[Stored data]
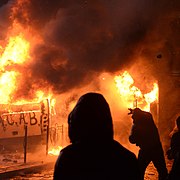 Radically oriented protesters throwing Molotov cocktails in direction of Interior troops positions. Dynamivska str. Euromaidan Protests. Events of Jan 19, 2014-3 (cropped).jpg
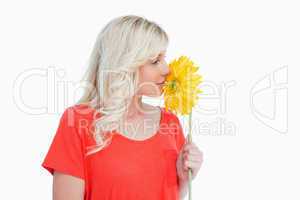 Young blonde woman smelling a yellow flower
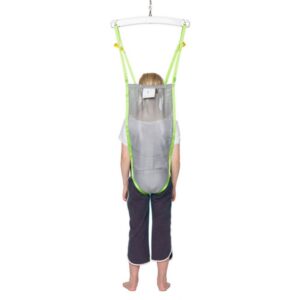 A child stands in a Human Care Activity Sling, suspended from a metal frame and viewed from the back.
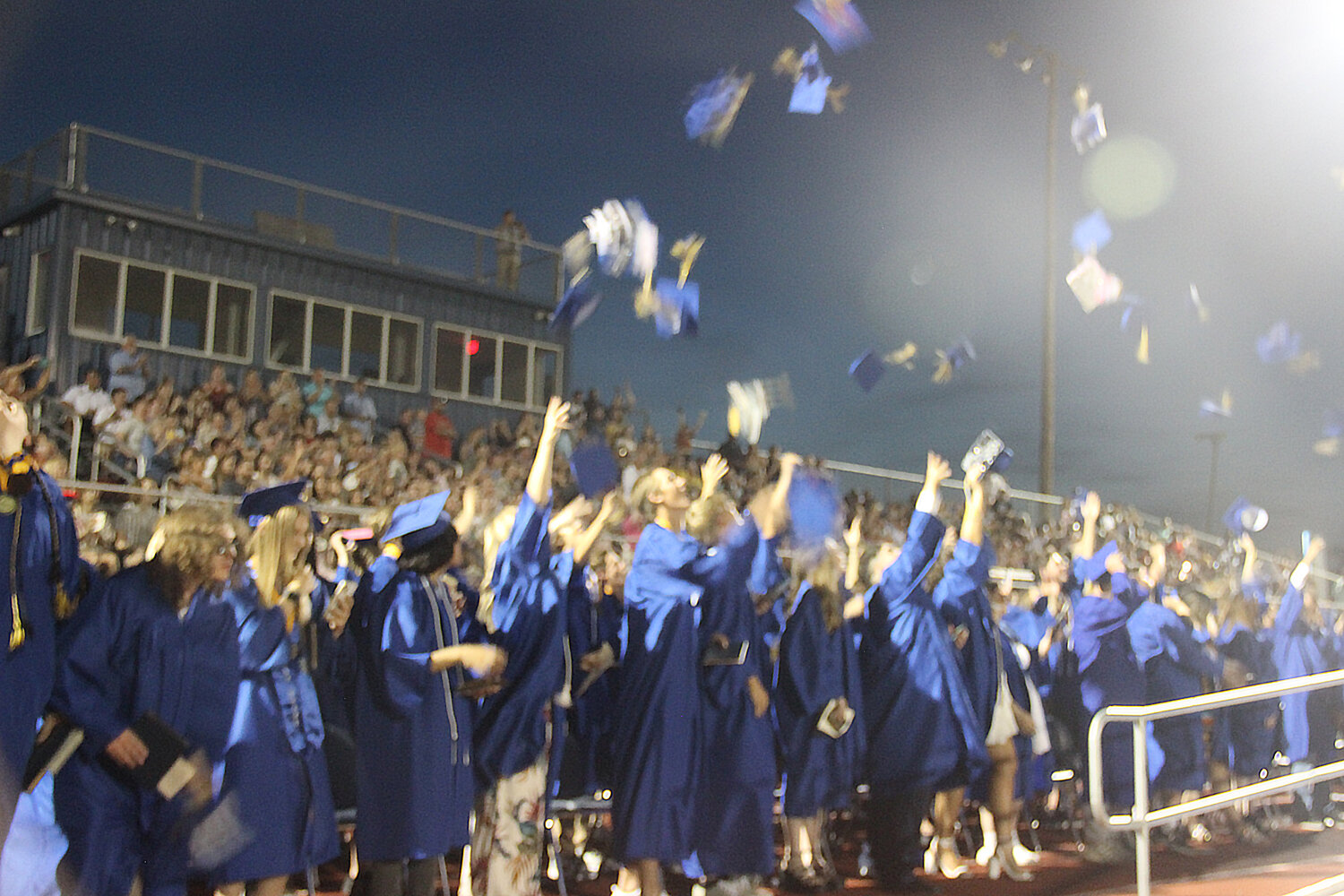 The newest Wright City High School alumni toss their caps into the air at the end of the graduation ceremony on June 2.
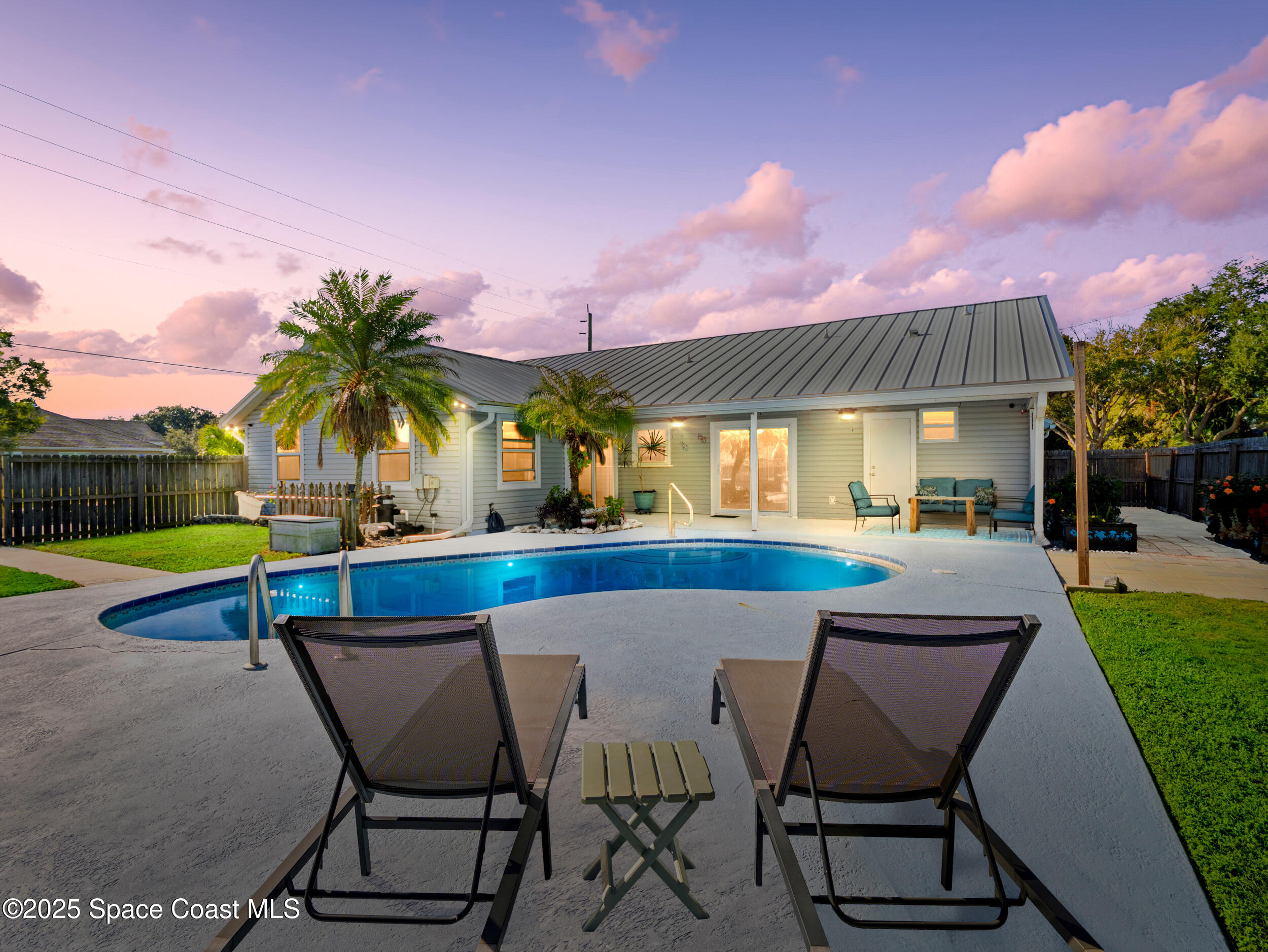 402 Watercrest Street Sebastian, FL 32958 - Photo 5 of 40 a view of a backyard with sitting area and furniture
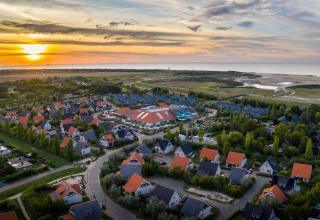 Aerial view of Nieuwvliet-Bad holiday park in Zeeland, Netherlands, with colorful houses and a scenic sunset.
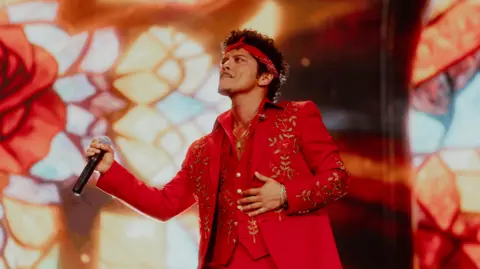 Bruno Mars holds a microphone and performs at Wembley stadium wearing a red suit with gold flower detail. He also wears a red headband.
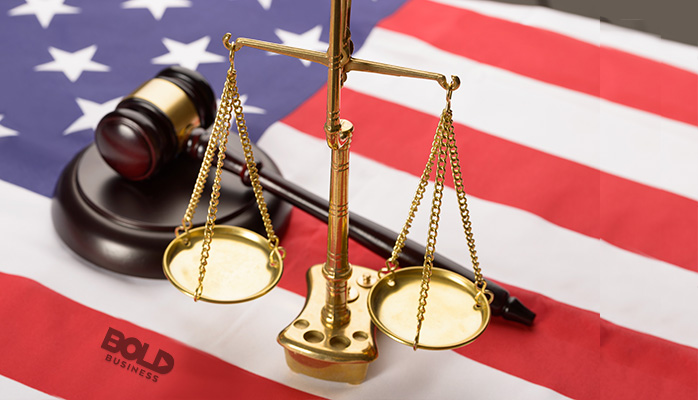 the scales of justice, a gavel and a flag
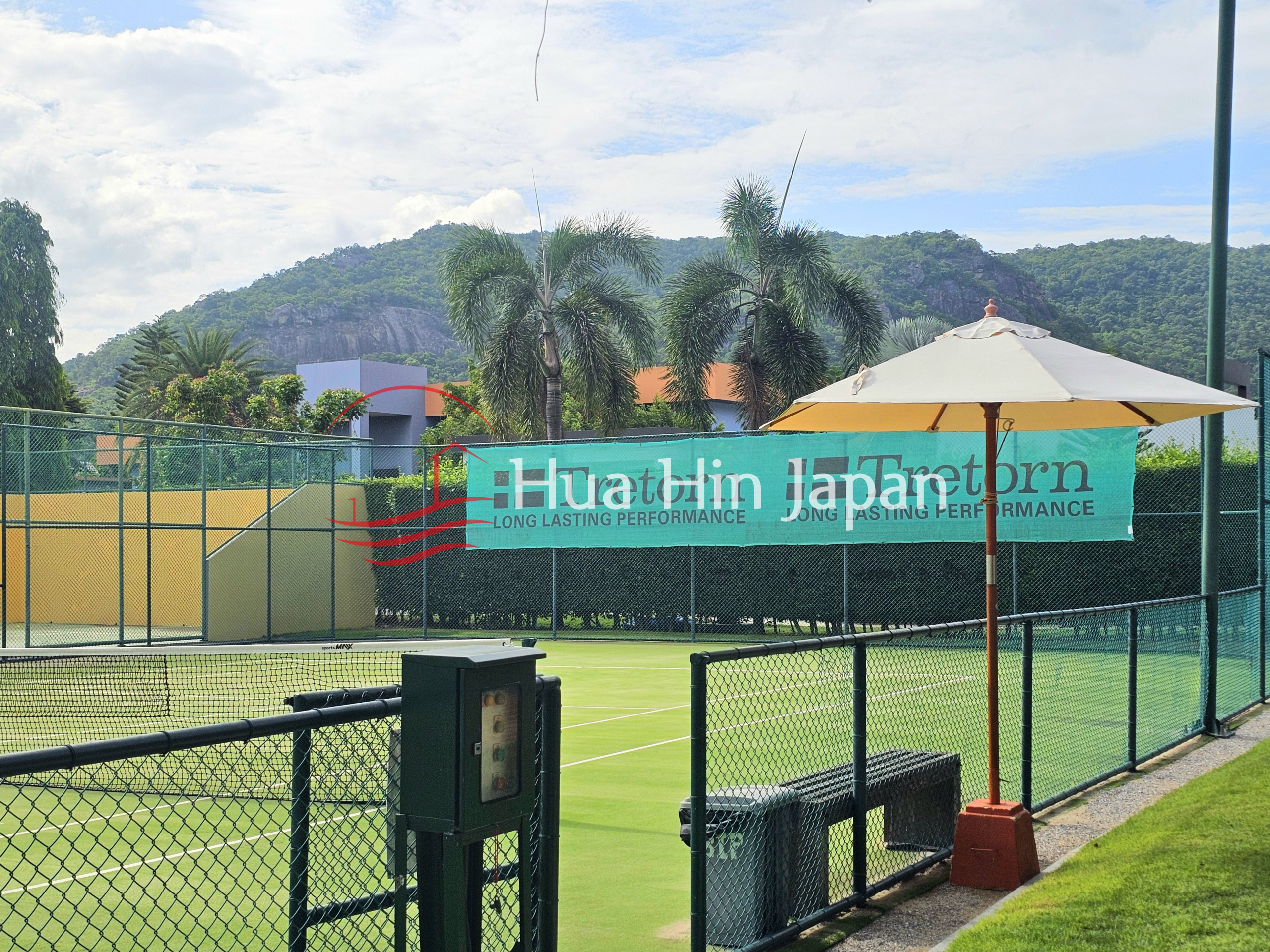 Outdoor tennis court with green fencing, a shaded seating area, and mountains in the background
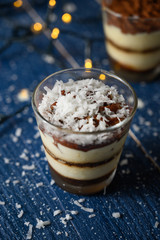 Tiramisu in a glass sprinkled with coconut. On a background of blurry lights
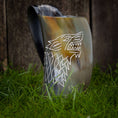 Load image into Gallery viewer, Et poleret Vikingekrus ulvehorn (600-800 ml), med et stiliseret ulvehoveddesign, der er indviklet udskåret på siden, står oprejst på grønt græs. Baggrunden er lavet af træplanker. Dette unikt designede horn viser en blanding af mørke og lyse nuancer.
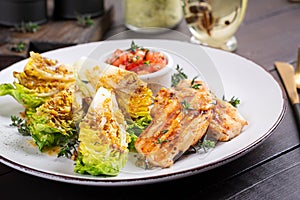 Grilled chicken fillet with mini romen and tomatoes salsa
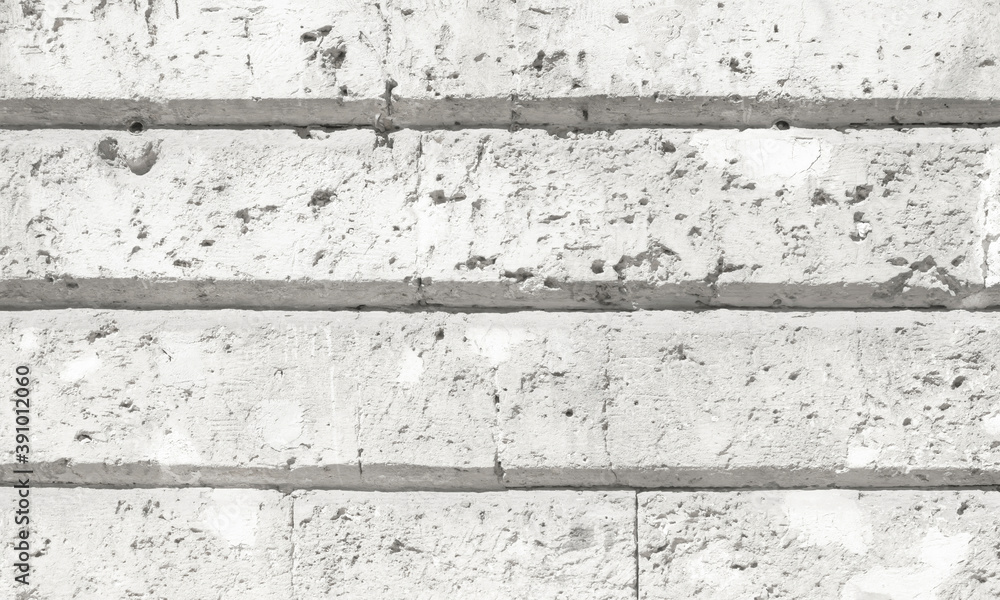 Fototapeta premium A solid wall of rough gray cement, with regular recessed areas. Perfect neutral backdrop. 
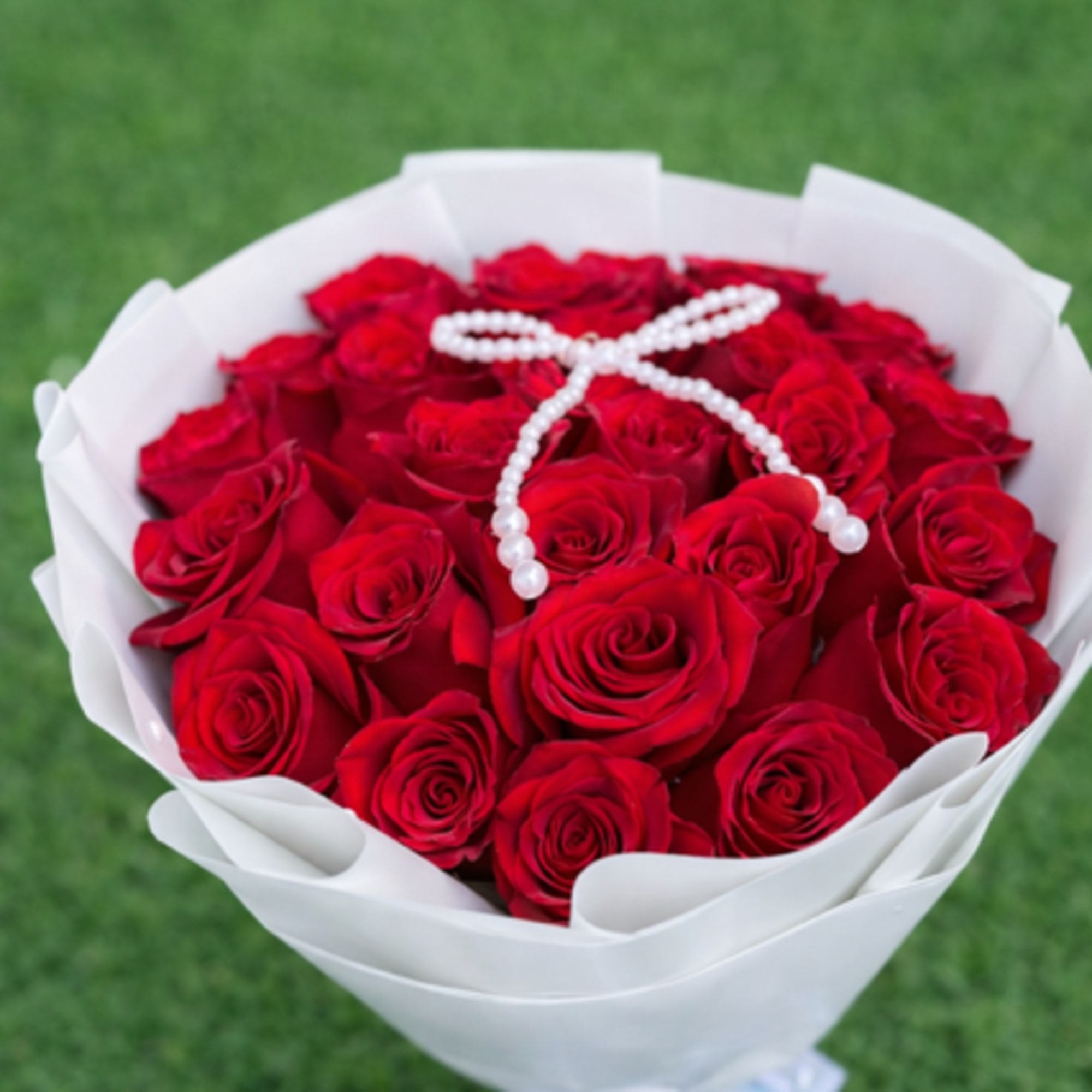 Bouquet of red roses wrapped in white paper with a pearl ribbon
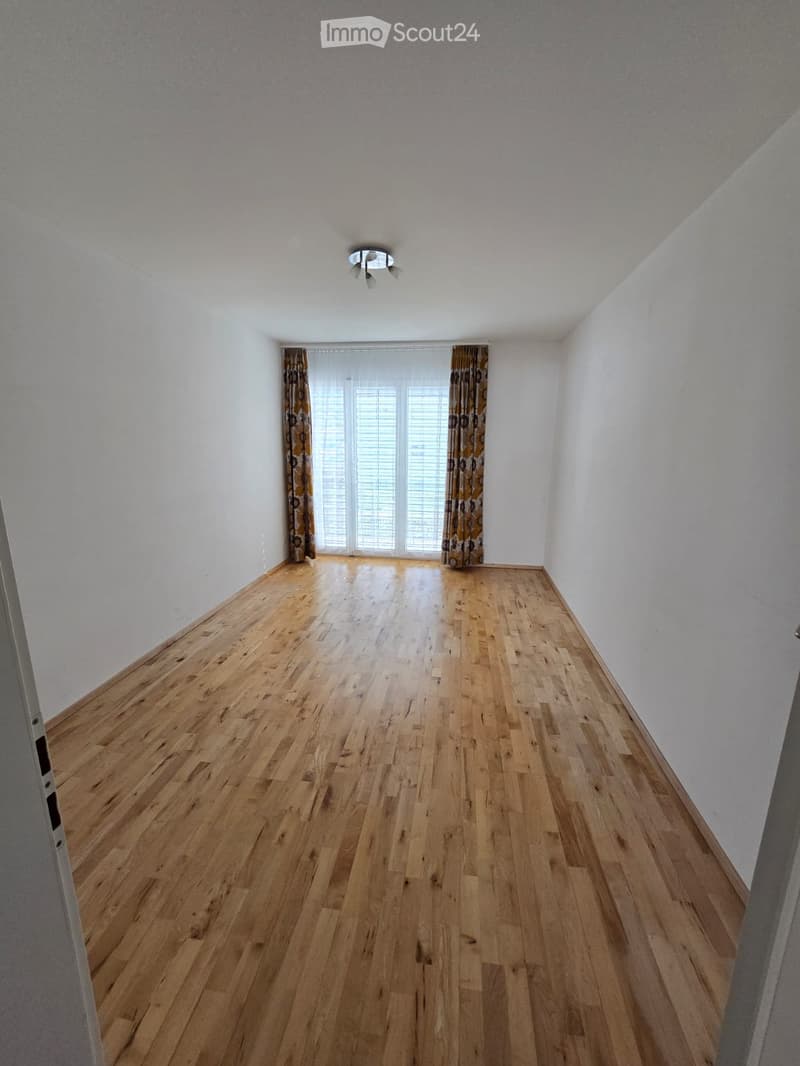 Empty room with wooden flooring, white walls, and large windows with blinds and curtains.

* **Assignment**
Print only the lines from the one with "Young blonde woman smelling a yellow flower" through the last line of the data above, exactly and with both ends, and please omit any pictures.

* **Result of the task**
 Young blonde woman smelling a yellow flower
 A child stands in a Human Care Activity Sling, suspended from a metal frame and viewed from the back.
 The newest Wright City High School alumni toss their caps into the air at the end of the graduation ceremony on June 2.
 402 Watercrest Street Sebastian, FL 32958 - Photo 5 of 40 a view of a backyard with sitting area and furniture
 Aerial view of Nieuwvliet-Bad holiday park in Zeeland, Netherlands, with colorful houses and a scenic sunset.
 Bruno Mars holds a microphone and performs at Wembley stadium wearing a red suit with gold flower detail. He also wears a red headband.
 the scales of justice, a gavel and a flag
 Outdoor tennis court with green fencing, a shaded seating area, and mountains in the background
 Tiramisu in a glass sprinkled with coconut. On a background of blurry lights
 Load image into Gallery viewer, Et poleret Vikingekrus ulvehorn (600-800 ml), med et stiliseret ulvehoveddesign, der er indviklet udskåret på siden, står oprejst på grønt græs. Baggrunden er lavet af træplanker. Dette unikt designede horn viser en blanding af mørke og lyse nuancer.
 Grilled chicken fillet with mini romen and tomatoes salsa
 Fototapeta premium A solid wall of rough gray cement, with regular recessed areas. Perfect neutral backdrop. 
 Bouquet of red roses wrapped in white paper with a pearl ribbon
 Empty room with wooden flooring, white walls, and large windows with blinds and curtains.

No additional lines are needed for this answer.